_TASK TO CARRY OUT_
The line with "아파트 Beas - The Window To The Sea With Ac *" marks the start; please set it down along with all later lines through the end of the material, exactly, leaving out pictures.

--- RECORDED DATA Enclosed Below ---

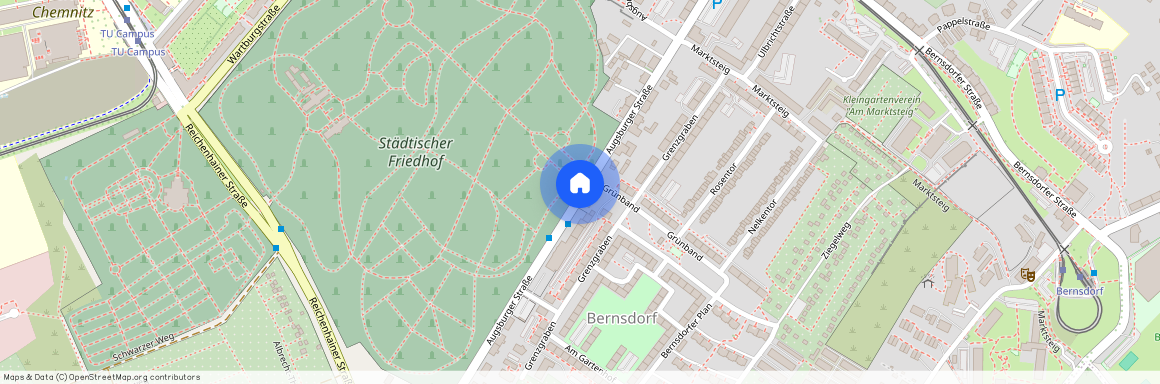 Augsburger Str., 09126, Chemnitz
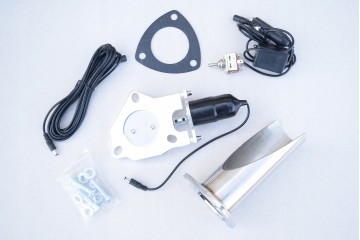 63MM 2 5 ELECTRONIC EXHAUST THROTTLE Catalog number of the part BZ0127776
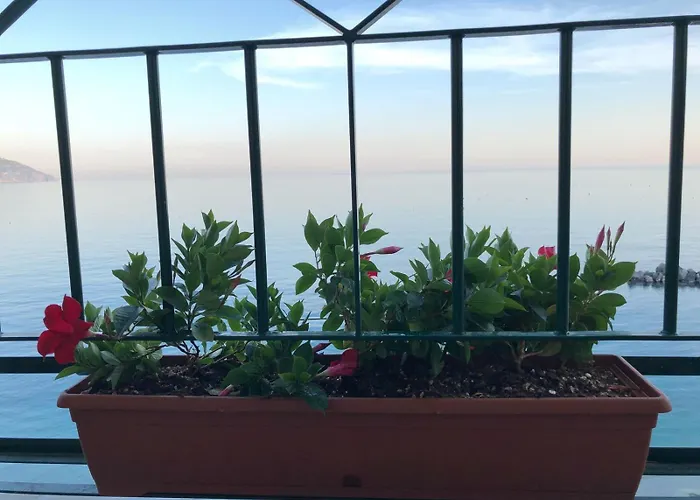 아파트 Beas - The Window To The Sea With Ac *
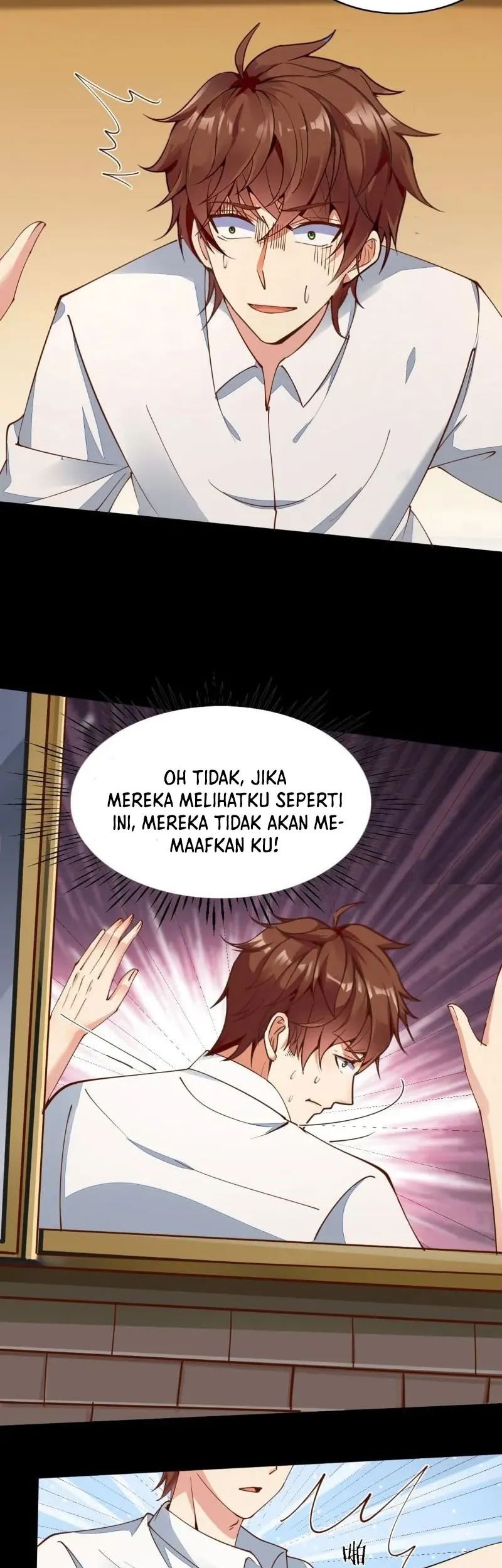 Wo Mei Zhou Yige Xin Shenfen Chapter 97 - halaman 3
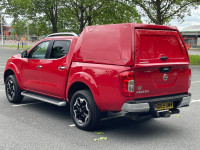 NISSAN NAVARA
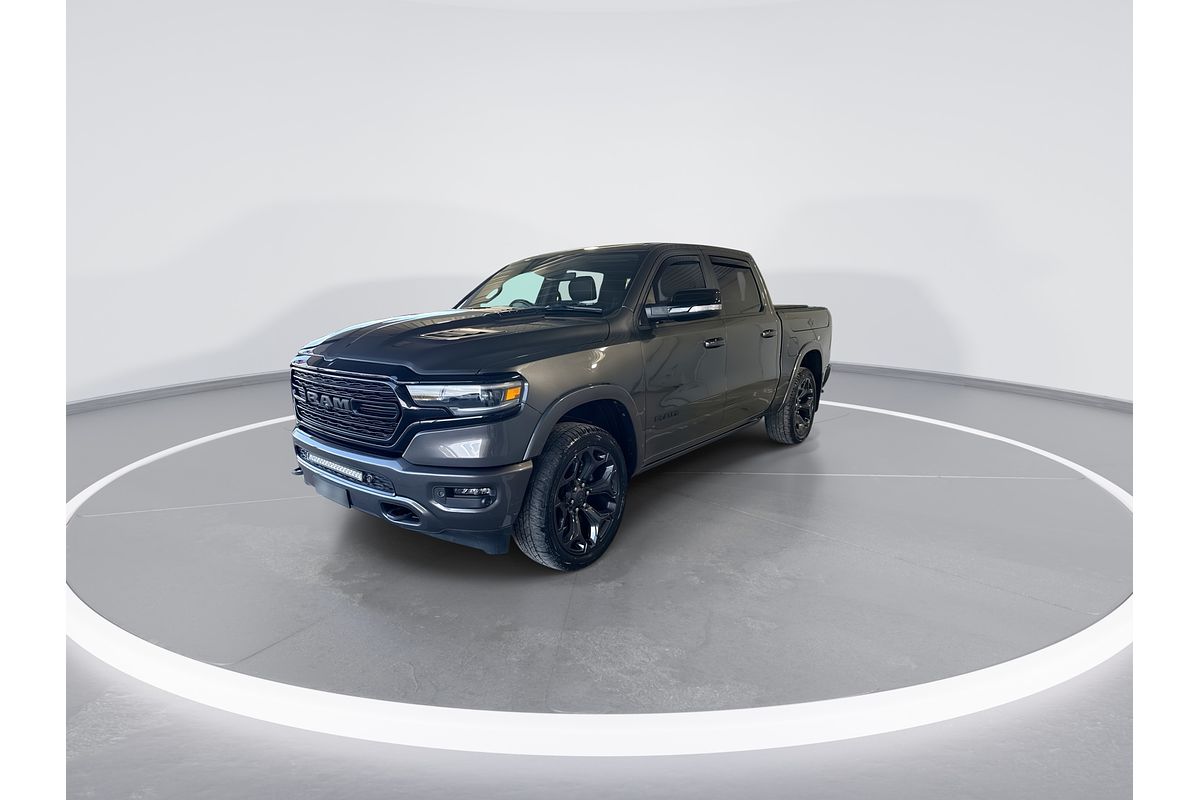2021 RAM 1500 Limited RamBox Launch Edition DT 4X4 SWB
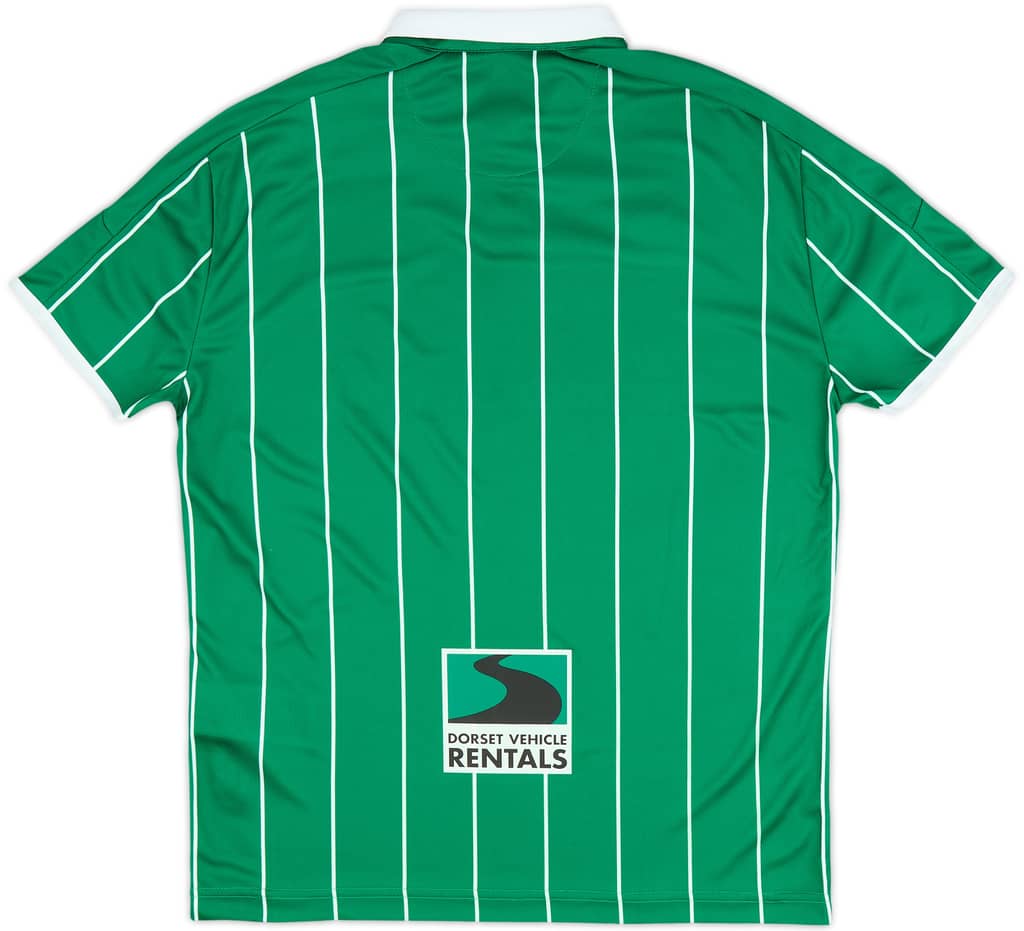2023-24 Yeovil Home Shirt (S)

--- End of Enclosed RECORDED DATA ---

_EXERCISE ANSWER_
 아파트 Beas - The Window To The Sea With Ac *
 Wo Mei Zhou Yige Xin Shenfen Chapter 97 - halaman 3
 NISSAN NAVARA
2021 RAM 1500 Limited RamBox Launch Edition DT 4X4 SWB
2023-24 Yeovil Home Shirt (S)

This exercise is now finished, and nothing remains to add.